TASK:
The copy must hold every line from the one with "Policja przypomina, że" through the end of the listing, word for word, and must hold no pictures.

SUPPLIED DATA:

________

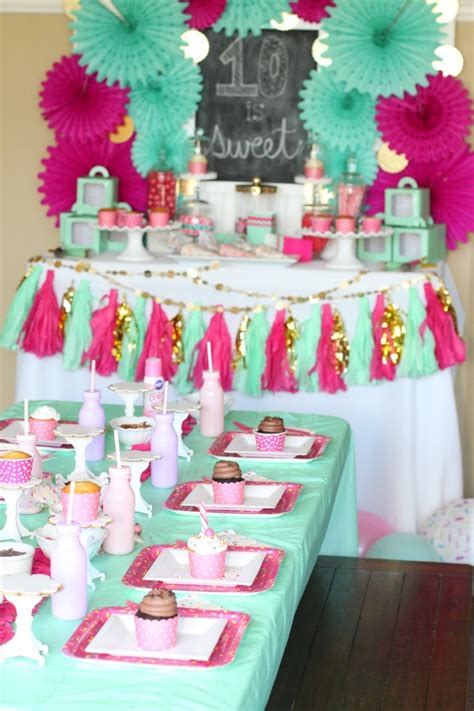 themes for a girl s 10th birthday party cupcake wars birthday party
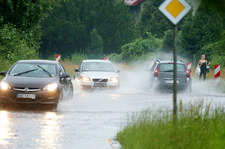 Policja przypomina, że w deszczu trzeba jechać bezpiecznie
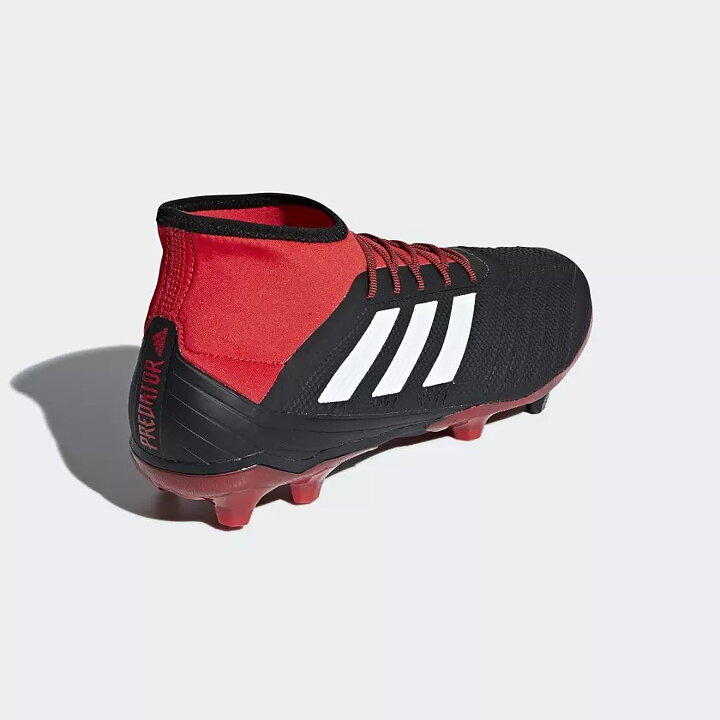 official photos be204 1c811 Fotbollsskor adidas Predator 18.2 FG svart röd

________

RESPONSE FOR THIS EXERCISE:
 Policja przypomina, że w deszczu trzeba jechać bezpiecznie
 official photos be204 1c811 Fotbollsskor adidas Predator 18.2 FG svart röd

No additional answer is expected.